[Data records]
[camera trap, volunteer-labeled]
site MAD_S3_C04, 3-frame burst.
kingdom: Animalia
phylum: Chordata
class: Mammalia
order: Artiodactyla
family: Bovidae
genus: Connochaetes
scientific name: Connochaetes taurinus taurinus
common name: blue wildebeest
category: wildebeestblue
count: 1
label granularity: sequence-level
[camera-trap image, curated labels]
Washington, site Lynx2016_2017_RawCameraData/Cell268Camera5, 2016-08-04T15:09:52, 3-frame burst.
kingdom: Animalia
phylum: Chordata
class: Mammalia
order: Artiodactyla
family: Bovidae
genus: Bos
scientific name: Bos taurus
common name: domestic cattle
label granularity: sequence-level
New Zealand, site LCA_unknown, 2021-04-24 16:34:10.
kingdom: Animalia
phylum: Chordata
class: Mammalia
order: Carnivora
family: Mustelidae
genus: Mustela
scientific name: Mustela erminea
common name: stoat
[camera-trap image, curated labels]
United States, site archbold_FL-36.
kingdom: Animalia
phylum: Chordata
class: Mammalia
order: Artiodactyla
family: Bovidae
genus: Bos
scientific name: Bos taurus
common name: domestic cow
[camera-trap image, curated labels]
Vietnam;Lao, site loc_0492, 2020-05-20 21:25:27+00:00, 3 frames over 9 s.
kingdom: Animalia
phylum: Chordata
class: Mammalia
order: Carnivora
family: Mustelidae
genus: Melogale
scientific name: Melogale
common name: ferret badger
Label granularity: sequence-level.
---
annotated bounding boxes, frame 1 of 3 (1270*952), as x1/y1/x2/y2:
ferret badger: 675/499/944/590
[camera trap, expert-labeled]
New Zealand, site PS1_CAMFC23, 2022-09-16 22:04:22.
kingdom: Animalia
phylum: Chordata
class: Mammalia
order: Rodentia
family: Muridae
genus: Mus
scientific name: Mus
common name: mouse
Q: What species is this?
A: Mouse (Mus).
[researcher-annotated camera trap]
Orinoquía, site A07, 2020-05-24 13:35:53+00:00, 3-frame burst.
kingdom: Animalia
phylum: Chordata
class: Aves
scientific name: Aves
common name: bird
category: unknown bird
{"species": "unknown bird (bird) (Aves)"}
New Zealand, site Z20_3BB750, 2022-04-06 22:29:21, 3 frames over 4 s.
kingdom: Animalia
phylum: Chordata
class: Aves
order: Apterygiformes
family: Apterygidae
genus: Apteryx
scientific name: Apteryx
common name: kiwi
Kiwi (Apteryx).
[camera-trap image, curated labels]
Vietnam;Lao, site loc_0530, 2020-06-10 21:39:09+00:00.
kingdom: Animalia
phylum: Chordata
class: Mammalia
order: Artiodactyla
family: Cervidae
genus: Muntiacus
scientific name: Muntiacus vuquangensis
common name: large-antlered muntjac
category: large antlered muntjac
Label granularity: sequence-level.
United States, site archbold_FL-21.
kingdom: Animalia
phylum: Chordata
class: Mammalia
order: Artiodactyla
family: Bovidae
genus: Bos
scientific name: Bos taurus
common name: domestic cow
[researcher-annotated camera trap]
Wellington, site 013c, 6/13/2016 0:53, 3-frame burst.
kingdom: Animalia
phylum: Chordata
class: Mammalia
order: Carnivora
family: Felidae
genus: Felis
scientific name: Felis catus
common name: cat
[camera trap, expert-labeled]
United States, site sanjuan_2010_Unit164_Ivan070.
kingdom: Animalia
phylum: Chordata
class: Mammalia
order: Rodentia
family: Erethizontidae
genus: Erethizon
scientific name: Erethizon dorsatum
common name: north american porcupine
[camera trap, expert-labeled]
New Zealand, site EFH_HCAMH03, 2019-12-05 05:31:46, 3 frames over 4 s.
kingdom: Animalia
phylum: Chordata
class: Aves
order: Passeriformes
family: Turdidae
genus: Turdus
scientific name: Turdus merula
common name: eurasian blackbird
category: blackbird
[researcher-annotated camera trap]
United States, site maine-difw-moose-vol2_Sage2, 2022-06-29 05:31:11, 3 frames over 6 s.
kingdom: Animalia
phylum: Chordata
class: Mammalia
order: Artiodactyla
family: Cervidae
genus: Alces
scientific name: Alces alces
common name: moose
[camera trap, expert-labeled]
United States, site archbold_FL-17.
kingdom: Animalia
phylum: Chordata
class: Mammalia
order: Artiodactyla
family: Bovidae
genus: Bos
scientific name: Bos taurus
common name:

What you will do: Copy every line of the entries above in which "moose" occurs.

Exercise solution:
United States, site maine-difw-moose-vol2_Sage2, 2022-06-29 05:31:11, 3 frames over 6 s.
common name: moose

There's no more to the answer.